### WRITTEN INSTRUCTION
Exclude any images and output the remaining records exactly.
>> Start STORED RECORDS
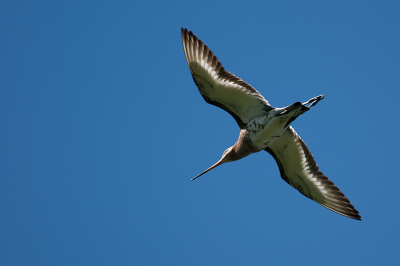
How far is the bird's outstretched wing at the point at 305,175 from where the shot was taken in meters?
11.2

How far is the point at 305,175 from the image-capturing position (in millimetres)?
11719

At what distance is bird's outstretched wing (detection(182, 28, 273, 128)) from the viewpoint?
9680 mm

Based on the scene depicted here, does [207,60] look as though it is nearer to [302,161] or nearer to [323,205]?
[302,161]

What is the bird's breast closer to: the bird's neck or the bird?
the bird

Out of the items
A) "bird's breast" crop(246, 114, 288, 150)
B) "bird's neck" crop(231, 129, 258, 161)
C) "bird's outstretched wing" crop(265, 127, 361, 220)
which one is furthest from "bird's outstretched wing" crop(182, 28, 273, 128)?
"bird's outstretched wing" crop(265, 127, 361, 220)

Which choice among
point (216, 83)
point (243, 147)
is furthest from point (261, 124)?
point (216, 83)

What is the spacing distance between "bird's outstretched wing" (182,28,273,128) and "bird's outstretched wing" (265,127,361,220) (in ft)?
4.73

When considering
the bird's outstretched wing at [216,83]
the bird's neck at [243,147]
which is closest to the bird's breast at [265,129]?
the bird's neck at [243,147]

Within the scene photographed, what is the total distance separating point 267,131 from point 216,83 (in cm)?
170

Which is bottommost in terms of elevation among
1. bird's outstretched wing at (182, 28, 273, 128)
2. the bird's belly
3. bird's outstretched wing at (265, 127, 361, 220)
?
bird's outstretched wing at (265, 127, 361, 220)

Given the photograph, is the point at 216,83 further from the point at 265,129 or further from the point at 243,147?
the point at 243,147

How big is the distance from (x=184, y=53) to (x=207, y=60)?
>> End STORED RECORDS
### EXERCISE RESPONSE
How far is the bird's outstretched wing at the point at 305,175 from where the shot was taken in meters?
11.2

How far is the point at 305,175 from the image-capturing position (in millimetres)?
11719

At what distance is bird's outstretched wing (detection(182, 28, 273, 128)) from the viewpoint?
9680 mm

Based on the scene depicted here, does [207,60] look as though it is nearer to [302,161] or nearer to [323,205]?
[302,161]

What is the bird's breast closer to: the bird's neck or the bird?
the bird

Out of the items
A) "bird's breast" crop(246, 114, 288, 150)
B) "bird's neck" crop(231, 129, 258, 161)
C) "bird's outstretched wing" crop(265, 127, 361, 220)
which one is furthest from "bird's outstretched wing" crop(182, 28, 273, 128)?
"bird's outstretched wing" crop(265, 127, 361, 220)

Which choice among
point (216, 83)
point (243, 147)
is furthest from point (261, 124)?
point (216, 83)

What is the spacing distance between "bird's outstretched wing" (182,28,273,128) and "bird's outstretched wing" (265,127,361,220) (in ft)?
4.73

When considering
the bird's outstretched wing at [216,83]
the bird's neck at [243,147]
which is closest to the bird's breast at [265,129]?
the bird's neck at [243,147]

Within the scene photographed, what is the total distance separating point 267,131 from point 216,83 (in cm)?
170

Which is bottommost in terms of elevation among
1. bird's outstretched wing at (182, 28, 273, 128)
2. the bird's belly
3. bird's outstretched wing at (265, 127, 361, 220)
?
bird's outstretched wing at (265, 127, 361, 220)

Given the photograph, is the point at 216,83 further from the point at 265,129 or further from the point at 243,147?
the point at 243,147

How big is the distance from (x=184, y=53) to (x=207, y=60)?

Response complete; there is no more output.